Lo que antes parecía un feudo inamovible hoy tiembla. Han trascendido roces fuertes entre el cuerpo técnico de Jardine y la dirección deportiva, pero el verdadero terremoto viene de más arriba. La estructura del club ha cambiado y, con la entrada de nuevos capitales, las “vacas sagradas” de la directiva han perdido su inmunidad histórica. Ya no basta con ser hombre de confianza del patrón; ahora hay que rendir cuentas a socios internacionales.

La dirección deportiva del América se tambalea con los nuevos inversionistas

Según reporta el periodista Jonatan Peña, la era de la “beca vitalicia” para Santiago Baños está en riesgo crítico. Anteriormente, bajo el mando único de Grupo Ollamani, su puesto estaba garantizado. Sin embargo, con la venta del 49% del equipo al fondo General Atlantic, las reglas cambiaron drásticamente. Los inversores aceptaron su continuidad al inicio, pero bajo una condición estricta: resultados inmediatos o despido.

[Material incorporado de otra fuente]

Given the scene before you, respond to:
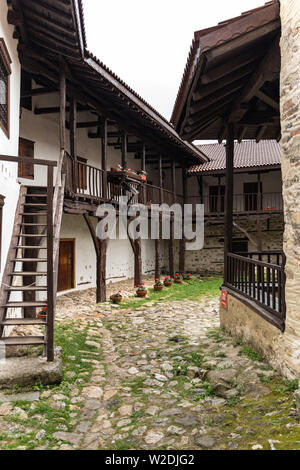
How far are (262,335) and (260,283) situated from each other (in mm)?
899

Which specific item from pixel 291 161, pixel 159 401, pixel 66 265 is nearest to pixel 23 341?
pixel 159 401

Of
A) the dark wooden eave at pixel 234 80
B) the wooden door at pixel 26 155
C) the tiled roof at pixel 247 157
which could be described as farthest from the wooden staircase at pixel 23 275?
the tiled roof at pixel 247 157

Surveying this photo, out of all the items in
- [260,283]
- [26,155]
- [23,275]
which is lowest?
[260,283]

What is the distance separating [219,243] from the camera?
59.7 ft

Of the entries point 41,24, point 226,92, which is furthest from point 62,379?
point 41,24

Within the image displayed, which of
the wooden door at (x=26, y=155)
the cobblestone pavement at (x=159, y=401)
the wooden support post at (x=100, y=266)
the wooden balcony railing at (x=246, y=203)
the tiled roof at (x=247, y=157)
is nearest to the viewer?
the cobblestone pavement at (x=159, y=401)

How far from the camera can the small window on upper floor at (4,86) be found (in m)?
5.16

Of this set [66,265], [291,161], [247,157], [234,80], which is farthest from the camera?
[247,157]

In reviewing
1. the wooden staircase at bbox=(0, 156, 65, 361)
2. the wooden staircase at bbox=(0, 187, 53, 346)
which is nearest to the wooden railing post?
the wooden staircase at bbox=(0, 156, 65, 361)

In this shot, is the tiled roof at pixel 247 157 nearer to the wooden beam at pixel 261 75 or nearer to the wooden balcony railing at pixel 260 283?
the wooden beam at pixel 261 75

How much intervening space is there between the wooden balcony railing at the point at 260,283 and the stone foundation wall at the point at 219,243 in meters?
12.2

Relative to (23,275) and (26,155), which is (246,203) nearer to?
(26,155)

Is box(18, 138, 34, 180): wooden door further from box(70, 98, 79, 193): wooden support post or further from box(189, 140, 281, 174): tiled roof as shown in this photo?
box(189, 140, 281, 174): tiled roof

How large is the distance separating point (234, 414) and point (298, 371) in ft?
2.46
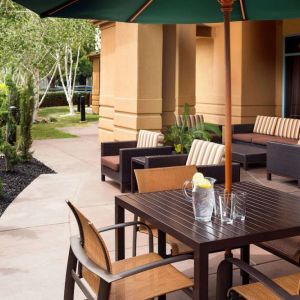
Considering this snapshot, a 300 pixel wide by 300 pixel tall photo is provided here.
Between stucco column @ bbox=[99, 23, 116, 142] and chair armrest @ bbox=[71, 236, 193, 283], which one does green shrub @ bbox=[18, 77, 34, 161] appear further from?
chair armrest @ bbox=[71, 236, 193, 283]

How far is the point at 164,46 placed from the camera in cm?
1109

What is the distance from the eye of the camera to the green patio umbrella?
167 inches

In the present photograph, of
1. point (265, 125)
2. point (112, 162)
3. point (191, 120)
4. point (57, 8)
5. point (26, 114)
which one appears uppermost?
point (57, 8)

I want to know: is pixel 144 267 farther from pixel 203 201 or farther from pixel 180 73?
pixel 180 73

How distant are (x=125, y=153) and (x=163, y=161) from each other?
0.93 metres

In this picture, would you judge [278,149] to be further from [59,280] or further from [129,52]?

Tanto Baños como su mano derecha, Diego Ramírez, están bajo una auditoría deportiva constante durante este torneo. No hay garantías más allá de este semestre. Si el equipo no levanta el vuelo y corrige el rumbo en el Clausura 2026, la mesa directiva, impulsada por los nuevos socios, ejecutará cambios estructurales profundos.

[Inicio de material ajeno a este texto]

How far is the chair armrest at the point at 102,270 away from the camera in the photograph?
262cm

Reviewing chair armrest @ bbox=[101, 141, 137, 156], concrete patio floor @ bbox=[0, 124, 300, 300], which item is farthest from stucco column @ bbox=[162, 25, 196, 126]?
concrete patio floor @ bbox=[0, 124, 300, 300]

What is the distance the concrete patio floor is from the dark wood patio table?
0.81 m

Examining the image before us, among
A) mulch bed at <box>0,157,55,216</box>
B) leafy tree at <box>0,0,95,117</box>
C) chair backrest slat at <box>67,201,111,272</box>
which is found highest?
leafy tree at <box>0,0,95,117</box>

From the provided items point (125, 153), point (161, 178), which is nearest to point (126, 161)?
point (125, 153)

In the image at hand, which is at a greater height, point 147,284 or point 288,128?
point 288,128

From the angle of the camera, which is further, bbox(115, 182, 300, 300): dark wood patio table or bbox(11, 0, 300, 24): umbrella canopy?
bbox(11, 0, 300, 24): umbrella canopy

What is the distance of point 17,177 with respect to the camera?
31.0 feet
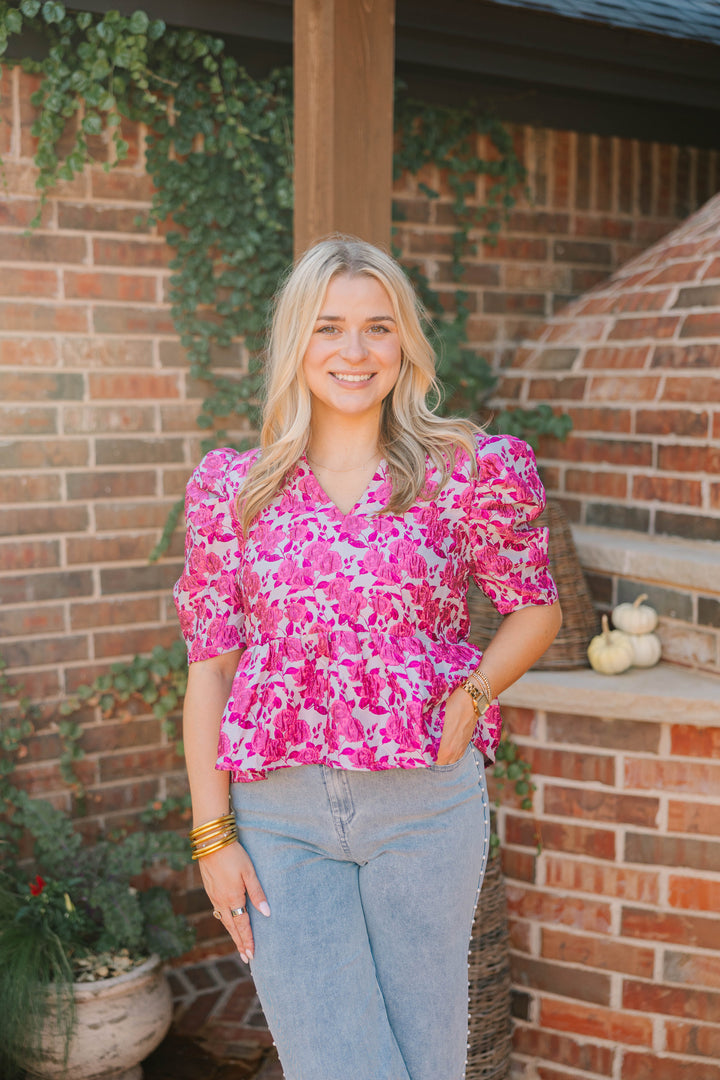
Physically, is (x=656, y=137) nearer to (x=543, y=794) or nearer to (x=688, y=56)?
(x=688, y=56)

El mensaje es claro y contundente: nadie está seguro. Por primera vez en años, la continuidad de la cúpula directiva depende 100% de lo que pase en la cancha. Se acabó la paciencia y el próximo verano podría marcar el fin de la gestión de Baños si no logra convencer a quienes ahora también ponen el dinero en la institución.